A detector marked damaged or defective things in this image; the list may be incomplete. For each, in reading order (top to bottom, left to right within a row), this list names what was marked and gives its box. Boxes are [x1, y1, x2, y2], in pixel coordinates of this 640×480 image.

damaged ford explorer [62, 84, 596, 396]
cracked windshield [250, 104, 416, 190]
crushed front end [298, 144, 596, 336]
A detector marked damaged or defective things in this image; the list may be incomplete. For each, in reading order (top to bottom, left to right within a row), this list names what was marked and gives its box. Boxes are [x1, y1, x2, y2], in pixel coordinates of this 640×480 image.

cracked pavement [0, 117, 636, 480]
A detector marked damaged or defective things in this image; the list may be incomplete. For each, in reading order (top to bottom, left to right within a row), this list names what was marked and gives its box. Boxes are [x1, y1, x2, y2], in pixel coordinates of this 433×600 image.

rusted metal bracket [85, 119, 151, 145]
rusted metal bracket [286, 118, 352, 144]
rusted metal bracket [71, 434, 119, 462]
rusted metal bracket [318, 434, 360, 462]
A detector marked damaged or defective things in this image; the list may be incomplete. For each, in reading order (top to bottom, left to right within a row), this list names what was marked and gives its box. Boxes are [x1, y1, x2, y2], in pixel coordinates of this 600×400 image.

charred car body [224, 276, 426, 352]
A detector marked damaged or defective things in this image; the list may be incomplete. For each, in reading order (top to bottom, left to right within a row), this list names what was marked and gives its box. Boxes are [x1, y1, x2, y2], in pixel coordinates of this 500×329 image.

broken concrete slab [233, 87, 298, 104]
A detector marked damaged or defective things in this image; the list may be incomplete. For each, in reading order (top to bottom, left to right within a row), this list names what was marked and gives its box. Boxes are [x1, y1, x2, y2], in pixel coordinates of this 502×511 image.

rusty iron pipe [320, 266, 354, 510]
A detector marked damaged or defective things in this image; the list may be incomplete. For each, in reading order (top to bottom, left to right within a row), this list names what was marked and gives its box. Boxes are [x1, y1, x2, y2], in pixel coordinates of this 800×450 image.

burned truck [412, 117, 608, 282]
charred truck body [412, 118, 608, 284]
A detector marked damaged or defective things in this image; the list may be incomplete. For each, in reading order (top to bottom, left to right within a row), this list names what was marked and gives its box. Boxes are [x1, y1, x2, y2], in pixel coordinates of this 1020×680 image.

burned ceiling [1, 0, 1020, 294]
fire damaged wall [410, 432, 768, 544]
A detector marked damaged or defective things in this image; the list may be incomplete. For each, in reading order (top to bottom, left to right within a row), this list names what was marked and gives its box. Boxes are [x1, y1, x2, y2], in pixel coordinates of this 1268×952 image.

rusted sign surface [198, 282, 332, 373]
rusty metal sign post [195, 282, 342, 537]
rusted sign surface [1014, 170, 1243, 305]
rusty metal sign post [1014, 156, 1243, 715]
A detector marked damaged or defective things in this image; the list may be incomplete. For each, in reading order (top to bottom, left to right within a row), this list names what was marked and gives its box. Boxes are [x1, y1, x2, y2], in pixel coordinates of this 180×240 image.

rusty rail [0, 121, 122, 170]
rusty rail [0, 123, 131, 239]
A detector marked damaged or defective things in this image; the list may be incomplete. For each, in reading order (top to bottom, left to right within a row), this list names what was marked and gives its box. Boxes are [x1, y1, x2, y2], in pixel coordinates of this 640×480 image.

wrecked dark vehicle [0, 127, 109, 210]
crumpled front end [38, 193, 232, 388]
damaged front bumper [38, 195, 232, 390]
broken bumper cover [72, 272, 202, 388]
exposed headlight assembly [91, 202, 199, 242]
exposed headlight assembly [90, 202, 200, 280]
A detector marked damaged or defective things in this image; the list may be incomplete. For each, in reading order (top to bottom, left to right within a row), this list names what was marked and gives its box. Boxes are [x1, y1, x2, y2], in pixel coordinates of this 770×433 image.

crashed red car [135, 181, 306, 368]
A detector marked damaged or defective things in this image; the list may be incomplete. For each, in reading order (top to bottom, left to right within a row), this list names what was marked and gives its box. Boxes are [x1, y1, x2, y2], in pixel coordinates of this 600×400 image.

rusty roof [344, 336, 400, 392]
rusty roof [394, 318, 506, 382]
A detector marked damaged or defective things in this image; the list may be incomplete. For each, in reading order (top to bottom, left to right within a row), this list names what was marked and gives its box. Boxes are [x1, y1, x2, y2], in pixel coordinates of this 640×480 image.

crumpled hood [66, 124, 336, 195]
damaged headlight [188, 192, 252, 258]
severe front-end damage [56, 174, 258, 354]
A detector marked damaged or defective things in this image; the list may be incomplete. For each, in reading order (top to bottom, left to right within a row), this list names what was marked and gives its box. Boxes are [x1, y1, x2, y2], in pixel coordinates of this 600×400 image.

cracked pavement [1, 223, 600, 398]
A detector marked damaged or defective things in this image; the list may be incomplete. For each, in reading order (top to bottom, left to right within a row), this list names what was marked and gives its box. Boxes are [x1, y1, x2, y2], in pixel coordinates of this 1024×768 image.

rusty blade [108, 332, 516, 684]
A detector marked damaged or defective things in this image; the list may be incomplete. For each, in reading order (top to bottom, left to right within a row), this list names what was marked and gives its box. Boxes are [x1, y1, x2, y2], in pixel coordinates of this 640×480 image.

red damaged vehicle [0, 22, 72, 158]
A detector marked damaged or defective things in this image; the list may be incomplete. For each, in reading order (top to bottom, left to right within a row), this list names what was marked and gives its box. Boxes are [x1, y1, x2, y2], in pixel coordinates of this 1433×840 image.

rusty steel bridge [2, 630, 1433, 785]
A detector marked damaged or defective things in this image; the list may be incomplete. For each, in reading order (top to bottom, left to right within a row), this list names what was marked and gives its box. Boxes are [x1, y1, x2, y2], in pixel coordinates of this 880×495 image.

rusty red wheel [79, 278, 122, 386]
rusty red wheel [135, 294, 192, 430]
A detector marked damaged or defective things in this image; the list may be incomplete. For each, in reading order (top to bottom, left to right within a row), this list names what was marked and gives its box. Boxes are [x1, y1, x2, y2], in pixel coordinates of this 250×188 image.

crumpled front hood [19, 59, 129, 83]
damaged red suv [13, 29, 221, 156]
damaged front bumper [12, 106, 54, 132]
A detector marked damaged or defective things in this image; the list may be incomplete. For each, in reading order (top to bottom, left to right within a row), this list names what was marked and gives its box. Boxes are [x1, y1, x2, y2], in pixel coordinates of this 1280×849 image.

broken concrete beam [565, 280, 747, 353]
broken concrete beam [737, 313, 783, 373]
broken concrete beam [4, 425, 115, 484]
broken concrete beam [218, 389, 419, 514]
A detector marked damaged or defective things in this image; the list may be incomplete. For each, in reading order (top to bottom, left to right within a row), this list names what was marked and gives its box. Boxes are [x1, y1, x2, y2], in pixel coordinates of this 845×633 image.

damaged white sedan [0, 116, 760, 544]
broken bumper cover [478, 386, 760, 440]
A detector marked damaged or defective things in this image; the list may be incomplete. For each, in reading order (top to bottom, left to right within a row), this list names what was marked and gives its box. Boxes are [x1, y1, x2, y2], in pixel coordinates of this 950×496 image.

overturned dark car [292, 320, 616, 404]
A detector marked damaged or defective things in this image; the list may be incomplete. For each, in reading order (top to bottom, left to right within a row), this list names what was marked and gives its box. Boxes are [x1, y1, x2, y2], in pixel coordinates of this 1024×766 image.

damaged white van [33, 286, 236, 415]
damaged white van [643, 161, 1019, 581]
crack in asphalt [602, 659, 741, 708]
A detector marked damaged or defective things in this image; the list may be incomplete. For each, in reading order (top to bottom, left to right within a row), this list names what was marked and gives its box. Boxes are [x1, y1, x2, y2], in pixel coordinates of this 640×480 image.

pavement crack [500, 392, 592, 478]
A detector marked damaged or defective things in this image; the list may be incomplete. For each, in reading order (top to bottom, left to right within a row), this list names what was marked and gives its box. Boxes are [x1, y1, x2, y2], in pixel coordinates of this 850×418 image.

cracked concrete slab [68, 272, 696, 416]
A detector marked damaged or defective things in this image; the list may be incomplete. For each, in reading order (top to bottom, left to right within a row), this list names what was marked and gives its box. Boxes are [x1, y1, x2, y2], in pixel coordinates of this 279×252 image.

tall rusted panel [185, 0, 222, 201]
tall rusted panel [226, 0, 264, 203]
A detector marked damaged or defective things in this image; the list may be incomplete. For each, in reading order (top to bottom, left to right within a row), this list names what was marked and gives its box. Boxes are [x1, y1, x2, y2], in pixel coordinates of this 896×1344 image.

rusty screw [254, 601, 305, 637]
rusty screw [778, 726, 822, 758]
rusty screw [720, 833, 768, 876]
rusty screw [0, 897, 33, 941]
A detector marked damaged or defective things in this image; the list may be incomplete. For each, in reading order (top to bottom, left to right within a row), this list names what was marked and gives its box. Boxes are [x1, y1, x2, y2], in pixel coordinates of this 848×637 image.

⁂

**Task**
Reproduce the listing lines from the line with "this 800×450 image." to the line with "charred truck body [412, 118, 608, 284]", changing "incomplete" to "partial" and keeping everything else the same.

**Answer in full**
A detector marked damaged or defective things in this image; the list may be partial. For each, in reading order (top to bottom, left to right within a row), this list names what was marked and gives its box. Boxes are [x1, y1, x2, y2], in pixel coordinates of this 800×450 image.

burned truck [412, 117, 608, 282]
charred truck body [412, 118, 608, 284]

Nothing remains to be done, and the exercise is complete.